Preparation and physicochemical properties of premixed drug-loaded bone cement in the early hydration stage. (A) Diagram of bone cement preparation: the powder and liquid were mixed by ball milling and a white paste was obtained. (B) Inject force and displacement curve of premixed bone cement with different storage time. (C) Digital images of bone cement hydrated in SBF (red arrows: oil dispersant in SBF). (D) Quantitative statistics of penetration depth Visualization of the hydration process by penetration of methylene blue solution. (E) Residual oil in the bone cement hydrated at different hours (n = 3). (F) XRD of bone cement hydrated in the early stage. (G) Compressive strength of bone cement in the early hydration stage (n = 6). (H) Cross-section morphology of the bone cement in the early hydration stage (yellow arrows: unreacted powder).

The setting time and anti-washout behavior of bone cement after injection were evaluated in simulated body fluid (SBF). No collapse was observed in the injected sample, and the material solidified after setting at 37 °C for 24 h, although the crumbling of the material was observed in the liquid, the overall material did not disaggregate (Fig. 2C).
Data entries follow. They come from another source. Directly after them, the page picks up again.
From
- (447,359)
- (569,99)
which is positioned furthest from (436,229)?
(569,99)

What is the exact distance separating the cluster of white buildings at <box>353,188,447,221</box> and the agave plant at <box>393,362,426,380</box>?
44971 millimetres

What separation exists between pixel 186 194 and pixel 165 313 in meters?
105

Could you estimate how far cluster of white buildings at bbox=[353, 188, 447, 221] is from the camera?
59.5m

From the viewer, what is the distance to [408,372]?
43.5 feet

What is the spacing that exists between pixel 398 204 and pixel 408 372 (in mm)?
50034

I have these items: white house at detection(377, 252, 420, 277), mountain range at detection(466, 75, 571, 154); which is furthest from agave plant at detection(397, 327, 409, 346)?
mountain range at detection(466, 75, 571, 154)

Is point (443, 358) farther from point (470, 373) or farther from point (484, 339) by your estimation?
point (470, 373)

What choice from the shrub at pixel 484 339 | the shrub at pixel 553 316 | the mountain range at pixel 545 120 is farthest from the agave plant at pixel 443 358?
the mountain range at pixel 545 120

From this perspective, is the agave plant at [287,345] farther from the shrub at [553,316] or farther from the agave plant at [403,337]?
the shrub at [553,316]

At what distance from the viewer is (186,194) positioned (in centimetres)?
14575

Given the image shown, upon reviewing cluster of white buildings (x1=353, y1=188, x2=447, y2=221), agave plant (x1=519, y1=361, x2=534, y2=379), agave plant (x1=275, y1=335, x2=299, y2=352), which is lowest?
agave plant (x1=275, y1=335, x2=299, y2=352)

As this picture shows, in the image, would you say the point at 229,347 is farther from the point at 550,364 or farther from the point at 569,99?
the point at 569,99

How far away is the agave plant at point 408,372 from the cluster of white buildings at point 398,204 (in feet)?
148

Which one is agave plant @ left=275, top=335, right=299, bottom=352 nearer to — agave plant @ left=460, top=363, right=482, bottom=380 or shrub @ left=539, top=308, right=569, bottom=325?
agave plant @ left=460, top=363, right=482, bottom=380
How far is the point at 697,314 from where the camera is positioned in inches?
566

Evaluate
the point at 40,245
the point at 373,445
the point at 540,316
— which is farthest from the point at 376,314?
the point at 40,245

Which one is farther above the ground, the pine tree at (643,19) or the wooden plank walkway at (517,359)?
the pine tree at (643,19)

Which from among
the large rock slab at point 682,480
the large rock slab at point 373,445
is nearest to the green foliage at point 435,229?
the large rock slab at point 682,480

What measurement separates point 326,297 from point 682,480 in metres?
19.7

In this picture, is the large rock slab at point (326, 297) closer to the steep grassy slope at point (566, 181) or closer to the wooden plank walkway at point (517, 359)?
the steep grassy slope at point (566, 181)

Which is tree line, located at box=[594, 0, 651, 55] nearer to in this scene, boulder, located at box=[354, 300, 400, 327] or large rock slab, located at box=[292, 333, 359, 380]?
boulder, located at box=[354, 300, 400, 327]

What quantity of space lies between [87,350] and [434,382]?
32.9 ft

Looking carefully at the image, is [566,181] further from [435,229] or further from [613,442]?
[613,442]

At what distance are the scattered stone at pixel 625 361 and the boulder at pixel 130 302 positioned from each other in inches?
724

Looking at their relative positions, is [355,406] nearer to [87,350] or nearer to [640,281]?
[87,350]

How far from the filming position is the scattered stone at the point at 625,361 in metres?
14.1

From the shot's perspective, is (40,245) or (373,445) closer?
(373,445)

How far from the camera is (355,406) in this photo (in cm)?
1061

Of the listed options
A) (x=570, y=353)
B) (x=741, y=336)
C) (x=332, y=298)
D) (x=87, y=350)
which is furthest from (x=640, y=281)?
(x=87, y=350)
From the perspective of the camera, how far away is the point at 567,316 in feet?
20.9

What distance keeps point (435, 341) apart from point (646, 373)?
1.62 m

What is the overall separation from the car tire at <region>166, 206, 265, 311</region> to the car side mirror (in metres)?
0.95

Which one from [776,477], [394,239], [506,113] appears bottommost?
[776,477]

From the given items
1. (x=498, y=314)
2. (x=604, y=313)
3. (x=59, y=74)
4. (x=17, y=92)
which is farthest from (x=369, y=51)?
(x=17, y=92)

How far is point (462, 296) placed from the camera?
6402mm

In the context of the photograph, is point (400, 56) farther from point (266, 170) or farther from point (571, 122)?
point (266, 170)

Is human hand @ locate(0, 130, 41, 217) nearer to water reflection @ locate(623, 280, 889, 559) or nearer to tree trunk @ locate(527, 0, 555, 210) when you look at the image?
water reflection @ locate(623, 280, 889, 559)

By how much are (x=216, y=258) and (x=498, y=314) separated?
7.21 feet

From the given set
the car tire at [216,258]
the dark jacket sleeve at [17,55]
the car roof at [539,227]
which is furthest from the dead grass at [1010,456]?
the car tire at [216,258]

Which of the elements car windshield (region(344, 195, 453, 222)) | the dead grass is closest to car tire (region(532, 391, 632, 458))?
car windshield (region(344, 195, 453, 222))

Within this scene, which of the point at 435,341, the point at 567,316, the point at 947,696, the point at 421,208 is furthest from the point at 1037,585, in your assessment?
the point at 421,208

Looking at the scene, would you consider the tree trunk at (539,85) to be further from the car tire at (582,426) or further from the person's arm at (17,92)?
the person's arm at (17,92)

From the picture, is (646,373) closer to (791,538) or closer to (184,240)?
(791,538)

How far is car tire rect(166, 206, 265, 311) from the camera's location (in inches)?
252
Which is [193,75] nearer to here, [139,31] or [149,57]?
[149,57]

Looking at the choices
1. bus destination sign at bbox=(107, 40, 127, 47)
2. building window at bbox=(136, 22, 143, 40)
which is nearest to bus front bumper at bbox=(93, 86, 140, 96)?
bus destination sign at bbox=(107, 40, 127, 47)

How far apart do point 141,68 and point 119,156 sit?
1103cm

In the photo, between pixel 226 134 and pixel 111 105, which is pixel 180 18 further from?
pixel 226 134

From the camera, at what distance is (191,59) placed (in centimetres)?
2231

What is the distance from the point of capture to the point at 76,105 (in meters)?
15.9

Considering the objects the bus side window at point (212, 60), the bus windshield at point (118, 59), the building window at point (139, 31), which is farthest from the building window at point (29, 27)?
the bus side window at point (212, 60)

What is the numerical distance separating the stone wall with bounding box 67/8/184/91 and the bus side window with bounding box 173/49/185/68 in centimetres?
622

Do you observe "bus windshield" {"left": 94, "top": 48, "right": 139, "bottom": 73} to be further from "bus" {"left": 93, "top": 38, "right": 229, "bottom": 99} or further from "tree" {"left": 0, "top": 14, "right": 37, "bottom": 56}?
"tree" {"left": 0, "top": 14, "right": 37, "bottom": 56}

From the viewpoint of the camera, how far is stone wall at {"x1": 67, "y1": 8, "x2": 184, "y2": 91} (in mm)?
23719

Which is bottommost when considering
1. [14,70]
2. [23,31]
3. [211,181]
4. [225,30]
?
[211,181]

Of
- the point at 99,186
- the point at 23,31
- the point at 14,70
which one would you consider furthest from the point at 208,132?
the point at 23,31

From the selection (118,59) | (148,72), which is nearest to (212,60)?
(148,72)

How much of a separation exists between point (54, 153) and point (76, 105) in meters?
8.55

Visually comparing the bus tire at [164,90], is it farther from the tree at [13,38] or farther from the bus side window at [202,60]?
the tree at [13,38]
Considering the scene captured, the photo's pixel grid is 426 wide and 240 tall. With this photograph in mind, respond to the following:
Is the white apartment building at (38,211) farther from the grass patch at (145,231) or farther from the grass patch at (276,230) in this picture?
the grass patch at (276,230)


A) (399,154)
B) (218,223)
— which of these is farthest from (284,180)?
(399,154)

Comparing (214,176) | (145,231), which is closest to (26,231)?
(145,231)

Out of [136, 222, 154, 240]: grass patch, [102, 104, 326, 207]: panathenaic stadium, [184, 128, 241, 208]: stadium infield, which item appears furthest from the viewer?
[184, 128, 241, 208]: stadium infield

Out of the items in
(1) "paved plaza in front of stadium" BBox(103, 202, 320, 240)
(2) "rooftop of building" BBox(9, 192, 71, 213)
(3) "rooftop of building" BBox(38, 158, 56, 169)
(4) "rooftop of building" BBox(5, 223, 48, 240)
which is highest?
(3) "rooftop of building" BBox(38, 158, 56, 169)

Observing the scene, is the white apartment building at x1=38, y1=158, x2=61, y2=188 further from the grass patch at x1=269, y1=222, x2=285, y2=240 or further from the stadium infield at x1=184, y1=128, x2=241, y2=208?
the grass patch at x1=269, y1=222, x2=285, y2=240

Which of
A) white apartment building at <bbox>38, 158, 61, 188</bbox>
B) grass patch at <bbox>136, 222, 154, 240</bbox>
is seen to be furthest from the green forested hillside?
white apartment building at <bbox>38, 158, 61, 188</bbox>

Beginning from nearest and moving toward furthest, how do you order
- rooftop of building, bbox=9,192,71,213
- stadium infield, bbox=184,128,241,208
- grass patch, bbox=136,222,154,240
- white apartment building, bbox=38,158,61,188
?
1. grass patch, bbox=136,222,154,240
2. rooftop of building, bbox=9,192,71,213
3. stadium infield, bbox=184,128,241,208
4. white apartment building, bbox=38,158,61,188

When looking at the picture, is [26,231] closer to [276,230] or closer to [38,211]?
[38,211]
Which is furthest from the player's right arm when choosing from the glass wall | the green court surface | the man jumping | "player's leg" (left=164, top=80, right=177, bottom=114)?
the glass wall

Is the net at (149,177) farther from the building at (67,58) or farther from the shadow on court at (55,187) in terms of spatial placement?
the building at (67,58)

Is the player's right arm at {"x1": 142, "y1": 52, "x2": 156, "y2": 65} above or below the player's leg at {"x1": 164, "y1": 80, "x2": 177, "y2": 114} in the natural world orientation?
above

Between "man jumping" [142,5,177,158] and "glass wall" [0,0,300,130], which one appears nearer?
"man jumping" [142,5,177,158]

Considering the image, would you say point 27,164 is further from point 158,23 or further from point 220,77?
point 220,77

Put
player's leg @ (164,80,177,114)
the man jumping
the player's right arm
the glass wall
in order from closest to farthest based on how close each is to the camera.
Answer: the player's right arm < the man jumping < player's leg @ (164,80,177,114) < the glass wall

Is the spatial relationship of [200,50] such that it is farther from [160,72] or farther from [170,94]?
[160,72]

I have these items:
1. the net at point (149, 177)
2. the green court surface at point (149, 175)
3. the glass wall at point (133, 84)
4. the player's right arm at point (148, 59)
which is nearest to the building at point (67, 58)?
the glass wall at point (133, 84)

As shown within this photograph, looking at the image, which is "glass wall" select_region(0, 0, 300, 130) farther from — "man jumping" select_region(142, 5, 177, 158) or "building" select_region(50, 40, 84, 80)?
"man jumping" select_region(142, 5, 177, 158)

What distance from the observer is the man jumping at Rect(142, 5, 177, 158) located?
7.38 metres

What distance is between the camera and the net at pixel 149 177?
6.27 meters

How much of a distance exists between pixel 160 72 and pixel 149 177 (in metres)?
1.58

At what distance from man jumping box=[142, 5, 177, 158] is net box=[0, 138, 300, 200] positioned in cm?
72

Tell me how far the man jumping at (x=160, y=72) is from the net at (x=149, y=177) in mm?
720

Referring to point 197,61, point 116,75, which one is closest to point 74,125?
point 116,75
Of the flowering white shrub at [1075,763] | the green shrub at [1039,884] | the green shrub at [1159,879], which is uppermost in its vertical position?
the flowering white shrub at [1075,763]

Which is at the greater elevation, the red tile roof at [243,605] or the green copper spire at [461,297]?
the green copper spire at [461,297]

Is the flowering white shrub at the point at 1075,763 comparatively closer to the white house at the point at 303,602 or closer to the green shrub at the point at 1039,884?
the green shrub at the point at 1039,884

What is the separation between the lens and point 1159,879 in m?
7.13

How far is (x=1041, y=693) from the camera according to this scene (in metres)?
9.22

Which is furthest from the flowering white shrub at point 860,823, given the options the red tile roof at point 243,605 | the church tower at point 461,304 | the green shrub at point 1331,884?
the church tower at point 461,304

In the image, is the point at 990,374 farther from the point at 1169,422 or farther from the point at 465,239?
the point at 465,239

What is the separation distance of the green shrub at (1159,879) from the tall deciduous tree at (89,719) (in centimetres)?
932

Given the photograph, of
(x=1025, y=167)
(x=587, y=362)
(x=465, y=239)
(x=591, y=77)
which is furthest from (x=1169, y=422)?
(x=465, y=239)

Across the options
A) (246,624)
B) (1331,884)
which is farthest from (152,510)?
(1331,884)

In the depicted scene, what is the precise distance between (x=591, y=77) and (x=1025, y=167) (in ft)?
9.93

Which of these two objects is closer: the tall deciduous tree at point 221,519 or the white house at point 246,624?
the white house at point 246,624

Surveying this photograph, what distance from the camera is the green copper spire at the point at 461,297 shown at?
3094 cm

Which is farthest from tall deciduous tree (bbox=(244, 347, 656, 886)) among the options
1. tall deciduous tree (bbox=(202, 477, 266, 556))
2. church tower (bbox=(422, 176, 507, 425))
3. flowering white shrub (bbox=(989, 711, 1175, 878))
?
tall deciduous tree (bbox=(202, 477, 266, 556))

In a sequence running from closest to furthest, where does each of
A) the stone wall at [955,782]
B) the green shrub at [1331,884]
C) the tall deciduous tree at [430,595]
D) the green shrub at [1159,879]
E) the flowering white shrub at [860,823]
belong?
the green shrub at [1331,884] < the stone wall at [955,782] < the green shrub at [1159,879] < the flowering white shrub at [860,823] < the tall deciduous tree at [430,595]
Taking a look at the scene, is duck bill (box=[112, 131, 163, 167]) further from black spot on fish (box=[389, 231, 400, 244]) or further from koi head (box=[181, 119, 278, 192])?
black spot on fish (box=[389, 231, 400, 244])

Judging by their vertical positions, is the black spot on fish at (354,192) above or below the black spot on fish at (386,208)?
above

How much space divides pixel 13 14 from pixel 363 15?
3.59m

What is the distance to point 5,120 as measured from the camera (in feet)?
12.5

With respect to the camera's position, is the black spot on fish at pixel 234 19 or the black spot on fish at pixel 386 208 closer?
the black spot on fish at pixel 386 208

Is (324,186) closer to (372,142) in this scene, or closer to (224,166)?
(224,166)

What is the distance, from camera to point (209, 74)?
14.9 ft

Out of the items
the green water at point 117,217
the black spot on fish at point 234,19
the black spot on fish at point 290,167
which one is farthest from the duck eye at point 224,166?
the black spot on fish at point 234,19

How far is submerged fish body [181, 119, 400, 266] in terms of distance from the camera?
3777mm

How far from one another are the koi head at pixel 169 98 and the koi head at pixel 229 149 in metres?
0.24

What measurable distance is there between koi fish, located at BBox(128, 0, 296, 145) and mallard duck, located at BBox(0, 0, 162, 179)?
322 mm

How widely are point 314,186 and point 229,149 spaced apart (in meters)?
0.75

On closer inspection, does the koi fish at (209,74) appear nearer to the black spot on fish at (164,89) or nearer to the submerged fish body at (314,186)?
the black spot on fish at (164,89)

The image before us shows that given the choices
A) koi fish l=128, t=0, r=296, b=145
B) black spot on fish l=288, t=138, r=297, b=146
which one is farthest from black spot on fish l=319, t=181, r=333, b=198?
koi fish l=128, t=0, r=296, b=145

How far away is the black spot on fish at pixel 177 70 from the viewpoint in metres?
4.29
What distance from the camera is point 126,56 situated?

The injected samples maintained structural integrity without fracture or disintegration when subjected to vibration testing (Movie S2). After hydration (24 h), surface accumulation of oily dispersant droplets in SBF was evident, confirming outward diffusion of the internal oil phase toward the aqueous environment during matrix curing (Fig. 2C). The hydration process of premixed bone cement is achieved through the exchange of oil phase dispersant and water. To visualize this process, using pTMPC-SMA as a representative material, we incorporated methylene blue into simulated body fluid (SBF) to monitor the setting progression of the bone cement (Fig. 2D). Visually, the formation of a hydrated "shell" of the material can be clearly observed after 3 h of immersion, while the inside is still uncured bone cement slurry. With the increase in setting time, the hydration depth of the material increased significantly. We quantitatively assessed the proportion of hydrated shells, which increased to 80 % after 24 h of setting. It is worth noting that the internal area is obviously hardened after 24 h, indicating that methylene blue does not penetrate the material interior further following the water. To further study the hydration process of the bone cement, we quantified residual oil content within the cement matrix using HPLC. The results demonstrated a rapid decline in internal oil content during the first 3 h of hydration, reaching 38.2 % at the 3 h. Between 3 and 24 h, residual oil decreased gradually to 11.9 % after 24 h of hydration (Fig. 2E and S4). This confirms that complete oil-water exchange occurs between the internal oil phase and the aqueous curing solution. Compared to TMPC bone cement, although the curing time of the pTMPC series bone cement is significantly extended, the bone cement can be preliminarily hardened within 3 h and fully hardened after 24 h [26].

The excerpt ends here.